Er muss wachsen, ich aber kleiner werden
„Freut euch im Herrn zu jeder Zeit!“– so das Motto dieses Sonntags. Doch der Auftakt des Evangeliums stimmt uns nicht gerade zur Freude. Johannes, dessen Aufgabe es war, dem Herrn den Weg zu bereiten und auf ihn hinzuweisen, sitzt im Kerker, weil er den Mut hatte, den König Herodes wegen des Ehebruchs mit der Frau seines Bruders scharf zurechtzuweisen (Mt14, 3ff.) Damit hatte er sein Leben verwirkt, und sein Sendungsauftrag wird so ein jähes Ende finden. Prophetenschicksal! Aus dieser furchtbaren Lage heraus stellt er an Jesus die Frage: „Bist du der, der kommen soll, oder müssen wir auf einen anderen warten?“
Es gibt viele Versuche, die beklemmende Anfrage des Täufers an Jesus zu erklären. Manche sehen das Motiv im unterschiedlichen, ja gegensätzlichen Verkündigungsund Wirkungsstil der beiden.
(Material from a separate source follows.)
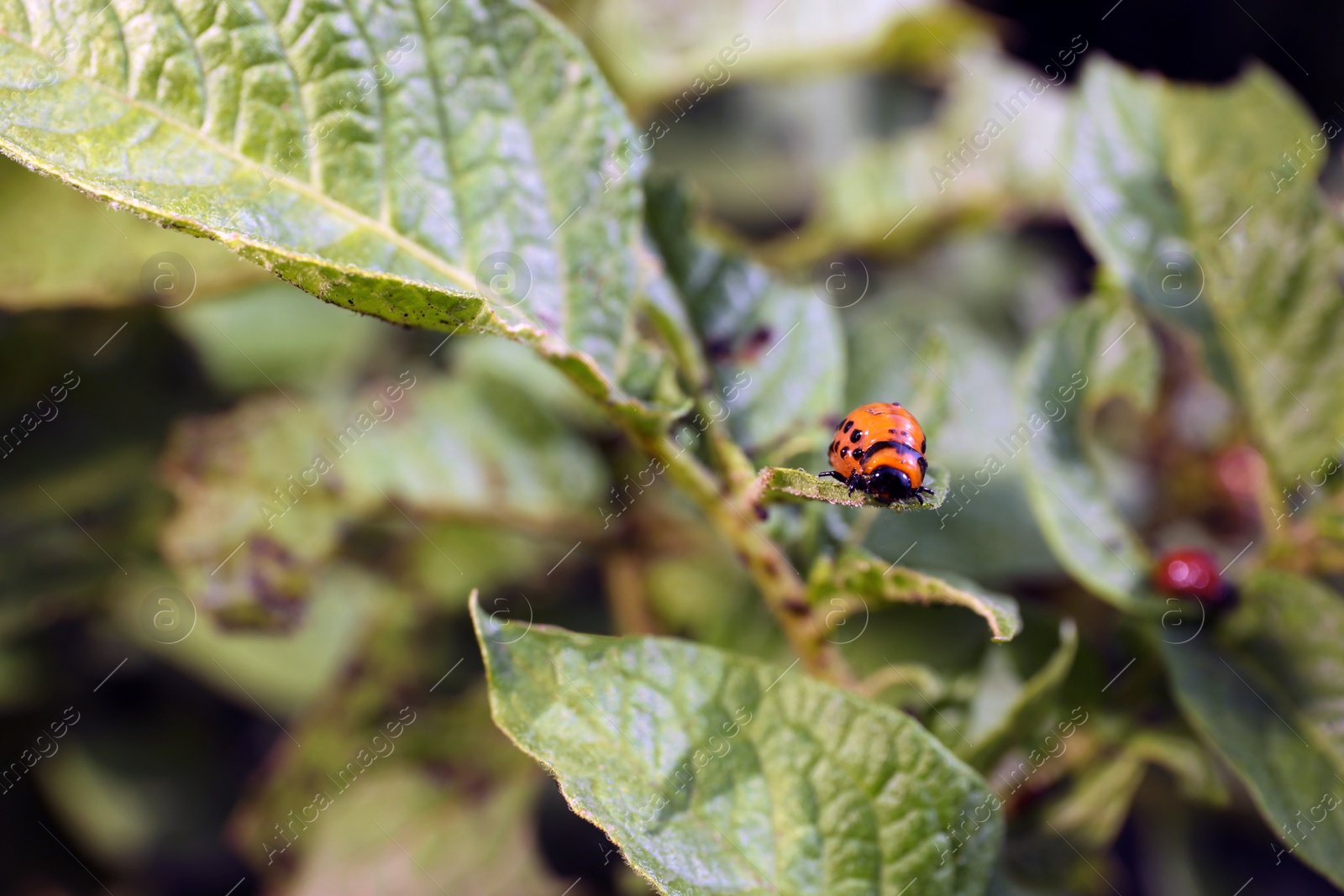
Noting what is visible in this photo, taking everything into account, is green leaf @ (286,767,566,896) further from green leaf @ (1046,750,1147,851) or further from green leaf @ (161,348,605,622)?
green leaf @ (1046,750,1147,851)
Einerseits der in Wort, Gestalt und Kleidung höchststrenge Bußprediger, der seine Zuhörer als Schlangenbrut anschimpft und die schonungslose
Säuberung der Tenne androht (vgl. Mt 3,7.12). Anderseits der barmherzige Samariter: Er ist den Menschen nahe, er beugt sich über die Bedrückten und richtet sie auf, er heilt die Kranken, er sucht die Verlorenen auf und sitzt mit Sündern zu Tisch, um sie auf den Weg des Heils zurückzuführen, ohne sie zu verurteilen.
Das mag auch mit der zur Zeit des Johannes weitverbreiteten Messiaserwartung zusammenhängen. Die zeitgenössischen Juden erwarteten einen Messiaskönig, der in Macht und Herrlichkeit auf den Wolken daherkommen und das Königreich Israel in Pracht und Glanz wieder herstellen sollte. Jesus aber kommt, wie es in einem alten Weihnachtslied heißt, „in Menschenhülle“. Gerade in seiner Menschlichkeit, seiner erbarmenden Nähe zu den Menschen lässt er „die Güte und Menschenfreundlichkeit Gottes, unseres Retters“(Tit 3,4) aufleuchten. Das entspricht der Weissagung des Propheten Jesaja (61,1-4), die Jesus dem Täufer als Antwort übersendet. Der letzte der Propheten weiß, was damit gemeint ist.
Manche meinen, das Ansinnen des Täufers als Reflex der Eifersucht auf den Erfolg Jesu deuten zu können. Das ist mit Einschränkungen ein abwegiger Erklärungsversuch.
Johannes ist erfüllt von der Freude am Anbruch des endgültigen Gottesreiches, an der Erneuerung des Bundes. Die Freude des Vorläufers ist auch die adventliche Freude, zu der das Motto des heutigen Sonntags uns aufruft.
Die Mahnung nicht vergessen
Darüber dürfen wir aber die Mahnung des Johannes nicht überhören: „Er muss wachsen, ich aber geringer werden“. Denn auch heute treiben, wie Papst Franziskus unter dem Stichwort „Klerikalismus“stetig anmahnt, Rivalitätsdenken, ungezügelter Ehrgeiz und Machtstreben, Großspurigkeit, Überheblichkeit und Selbstgefälligkeit unter uns Christen, nicht zuletzt unter kirchlichen Amtsträgern, ihre Blüten. Vor allem aber gilt das Wort im Hinblick auf Christus, dessen ganze Existenz geprägt war durch die radikale Entäußerung, die der Philipperbrief (Phil 2,5-11) besingt. Wir müssen uns zurücknehmen. ER muss stetig in uns wachsen und in uns Gestalt annehmen, vornehmlich in diesen Tagen des Advents, da wir uns auf das Fest seiner Geburt vorbereiten. Denn, „wäre Christus tausendmal in Bethlehem geboren, und nicht in dir, du wärest doch verloren“. (Angelus Silesius).